● **YOUR OBJECTIVE**: Please give the items as a numbered list, starting with the line that contains "The photograph here" and going on through the line that contains "159 centimetres", both included. List only those lines and leave out blank lines.

● **INPUT FOR THIS TASK**:
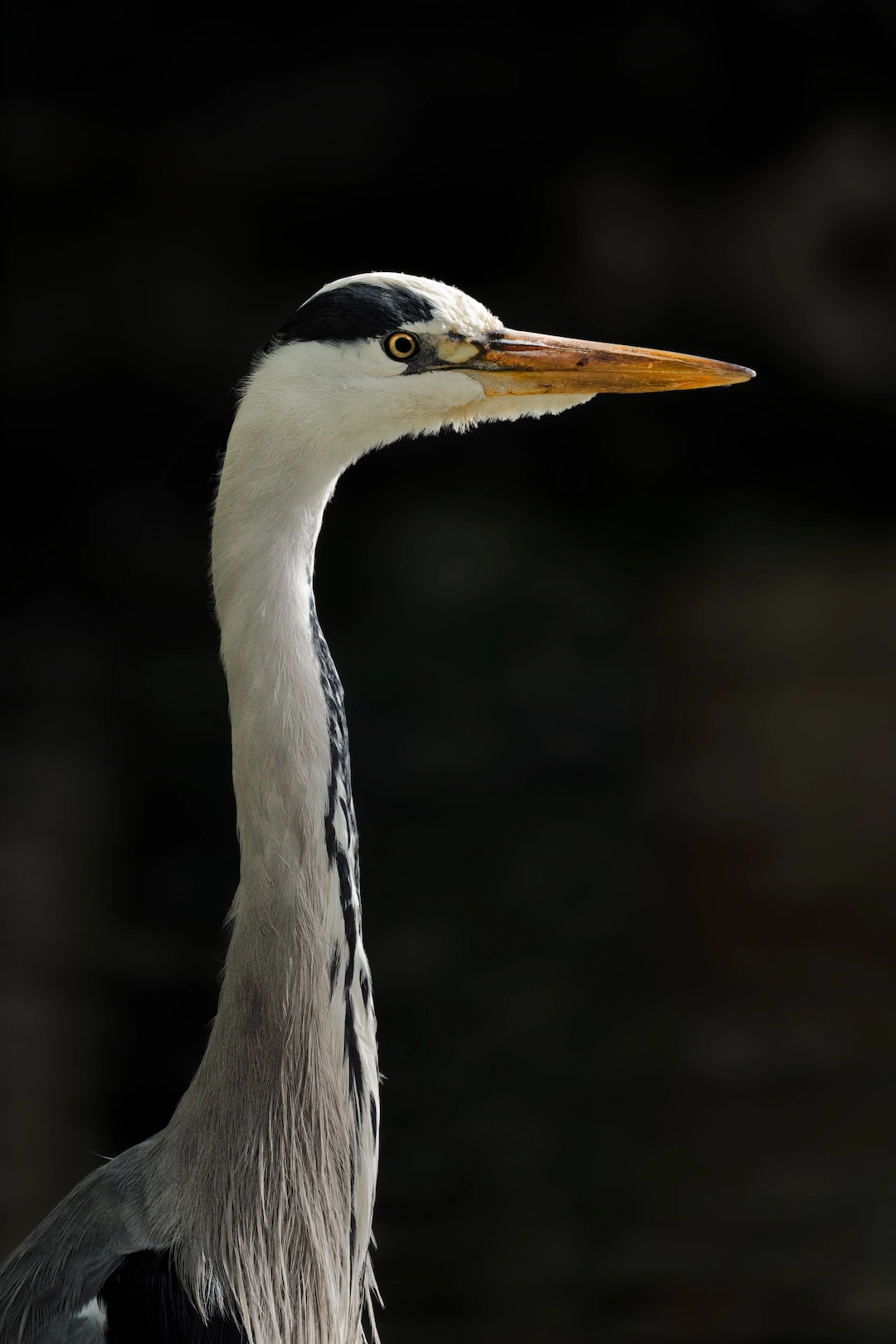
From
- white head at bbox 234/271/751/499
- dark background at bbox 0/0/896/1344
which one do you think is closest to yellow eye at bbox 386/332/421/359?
white head at bbox 234/271/751/499

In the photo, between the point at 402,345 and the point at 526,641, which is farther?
the point at 526,641

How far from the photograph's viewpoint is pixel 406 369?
76cm

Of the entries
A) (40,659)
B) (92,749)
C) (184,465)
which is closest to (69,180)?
(184,465)

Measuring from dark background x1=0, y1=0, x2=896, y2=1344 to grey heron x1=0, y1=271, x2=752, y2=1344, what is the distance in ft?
2.19

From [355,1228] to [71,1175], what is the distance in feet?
2.64

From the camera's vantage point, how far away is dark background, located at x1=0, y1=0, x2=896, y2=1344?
4.58 ft

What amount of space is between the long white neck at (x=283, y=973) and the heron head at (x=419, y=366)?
3 cm

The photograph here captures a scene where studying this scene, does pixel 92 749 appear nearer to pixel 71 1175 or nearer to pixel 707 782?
pixel 71 1175

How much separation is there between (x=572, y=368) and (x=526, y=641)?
2.53 feet

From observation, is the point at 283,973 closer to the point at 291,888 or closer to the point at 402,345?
the point at 291,888

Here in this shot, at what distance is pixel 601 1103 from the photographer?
159 centimetres

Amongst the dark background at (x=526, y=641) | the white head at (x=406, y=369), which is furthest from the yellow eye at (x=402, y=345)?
the dark background at (x=526, y=641)

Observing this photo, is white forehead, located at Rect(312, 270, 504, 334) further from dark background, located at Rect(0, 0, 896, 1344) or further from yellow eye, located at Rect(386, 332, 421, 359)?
dark background, located at Rect(0, 0, 896, 1344)

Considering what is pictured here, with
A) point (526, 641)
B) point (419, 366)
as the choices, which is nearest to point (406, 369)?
point (419, 366)
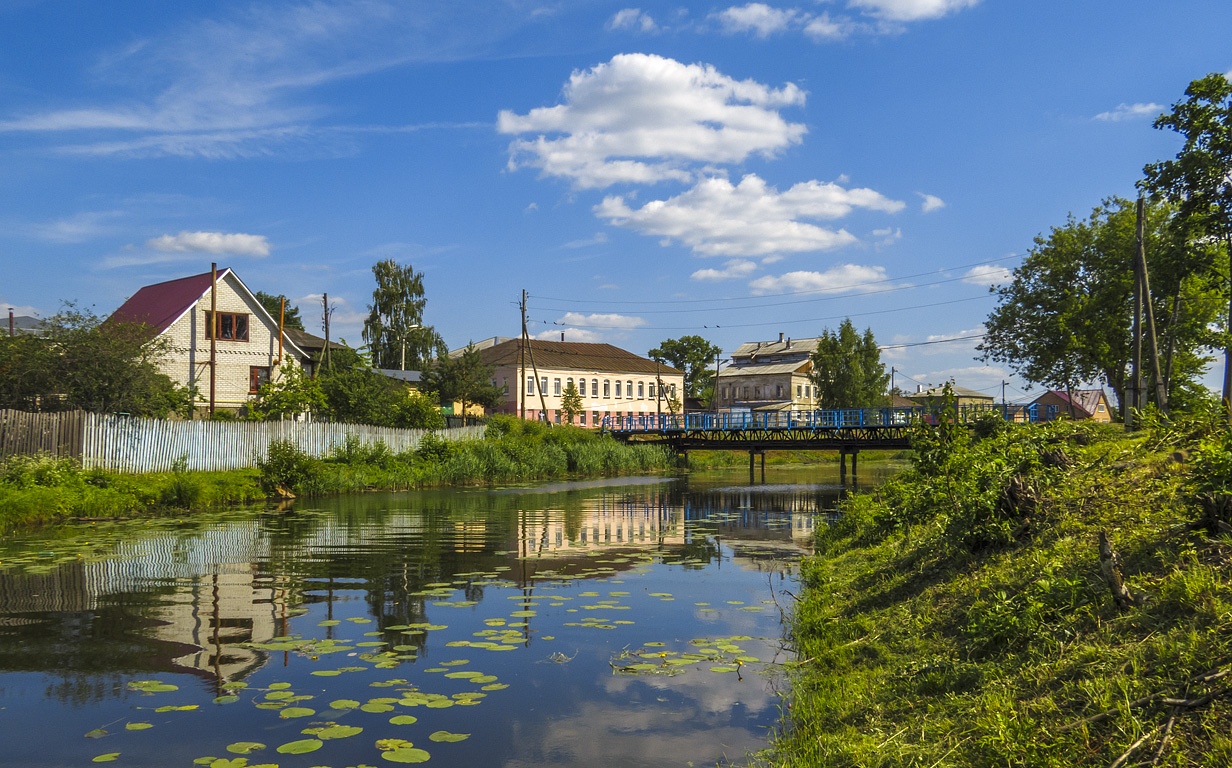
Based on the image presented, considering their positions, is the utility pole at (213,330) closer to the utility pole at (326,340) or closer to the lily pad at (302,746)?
the utility pole at (326,340)

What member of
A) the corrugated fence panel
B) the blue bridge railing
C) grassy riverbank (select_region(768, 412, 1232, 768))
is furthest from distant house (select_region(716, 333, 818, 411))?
grassy riverbank (select_region(768, 412, 1232, 768))

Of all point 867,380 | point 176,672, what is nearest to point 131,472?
point 176,672

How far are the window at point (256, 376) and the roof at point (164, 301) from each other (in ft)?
14.3

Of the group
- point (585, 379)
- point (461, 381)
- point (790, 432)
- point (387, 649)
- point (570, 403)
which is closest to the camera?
point (387, 649)

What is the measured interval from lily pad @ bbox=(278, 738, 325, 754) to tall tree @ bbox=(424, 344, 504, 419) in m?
55.0

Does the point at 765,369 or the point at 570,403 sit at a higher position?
the point at 765,369

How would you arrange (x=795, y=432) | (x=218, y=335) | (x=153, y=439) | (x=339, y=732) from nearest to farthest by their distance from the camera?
(x=339, y=732) < (x=153, y=439) < (x=218, y=335) < (x=795, y=432)

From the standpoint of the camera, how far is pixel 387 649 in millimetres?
9156

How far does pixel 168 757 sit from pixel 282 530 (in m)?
15.0

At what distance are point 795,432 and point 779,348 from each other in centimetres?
4837

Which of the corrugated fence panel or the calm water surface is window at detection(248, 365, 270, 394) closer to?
the corrugated fence panel

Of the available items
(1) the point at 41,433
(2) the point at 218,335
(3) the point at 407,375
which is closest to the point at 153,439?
(1) the point at 41,433

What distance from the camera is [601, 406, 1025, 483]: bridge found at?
4522 cm

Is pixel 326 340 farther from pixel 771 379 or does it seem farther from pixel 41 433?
pixel 771 379
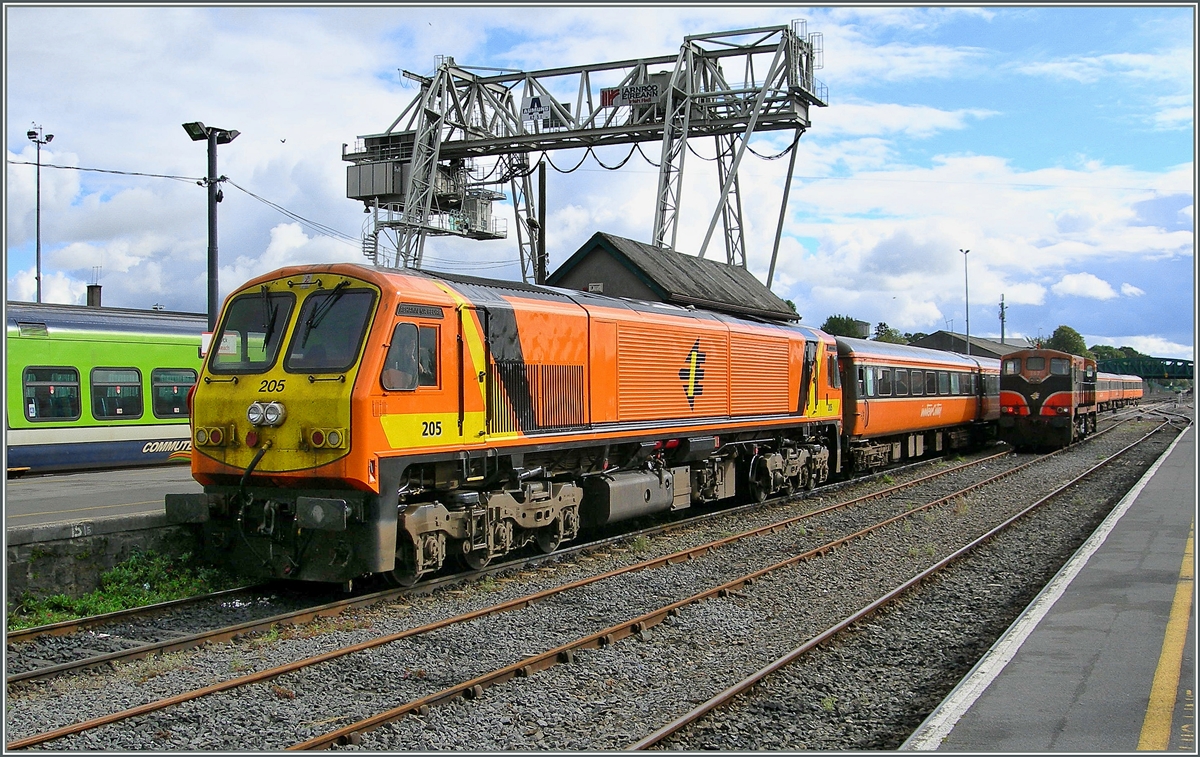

● **RESPONSE TO THIS TASK**:
1. The photograph here captures a scene where studying this scene, does pixel 92 749 appear nearer to pixel 71 1175 or nearer to pixel 707 782?
2. pixel 71 1175
3. How much separation is there between (x=572, y=368) and (x=526, y=641)?
4. 2.53 feet
5. From observation, is the point at 283,973 closer to the point at 291,888 or closer to the point at 402,345?
6. the point at 291,888
7. Here in this shot, at what distance is pixel 601 1103 from the photographer?
8. 159 centimetres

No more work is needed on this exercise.